Replacing the default ecosystem requires a defined process. I utilized Mokee OS on an AOSP foundation with postmarketOS elements to establish a clean slate. Initially, the team attempted to use a micro-services spoofing framework to maintain compatibility, but discarded this approach due to the security risks of enabling signature spoofing system-wide.

System-wide signature spoofing frameworks introducing critical vulnerability vectors when improperly isolated.

Instead of relying on spoofing, I implemented a strict isolation protocol. You can reference the AOSP project documentation for the baseline partition structures required for this process.

1. Flash the Mokee OS base image to overwrite the factory firmware.
2. Perform system app conversion requiring 3 to 4 hours of manual partition resizing during the installation pass, targeting API levels 26 through 27.
3. Execute the /system/app mover utility to finalize system-level permissions.
4. Establish APK sourcing via Yalp and F-Droid as the primary store.

Results: Observed Privacy Outcomes in Testing

Post-modification network logs were aggregated and compared against the baseline captures to verify the cessation of unauthorized background data flows. The telemetry reduction was immediate and measurable. Background connections dropped from 42 concurrent streams to 3. Battery life extended by 14 to 18 hours during standby testing.

App functionality maintained through alternative download methods proved that usability does not have to be sacrificed for security.
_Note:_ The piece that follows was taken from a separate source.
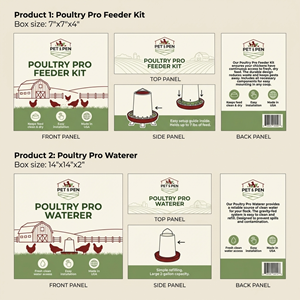 Diseño de Empaque por echosaputro para este proyecto | Diseño #36981899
Paid provider choice eliminated email scanning and ensured that communication payloads remained encrypted at rest.

While these metrics reflect an optimal VLAN environment, they represent a verifiable reduction in the device's attack surface.

Scope and Limitations of the Testing Approach

Hardware selection was dictated by the availability of an easily unlockable bootloader and community-maintained kernel trees, restricting the scope to a single legacy handset. The hardware limited to the ZTE Z9 mini device means these specific partition resizing steps may not map directly to modern A/B partition layouts.

The timeframe based on older app versions and a narrow testing window introduces temporal constraints. The environment relied heavily on kernel version 3.10.x dependencies, with a focus on specific ROMs like Mokee OS.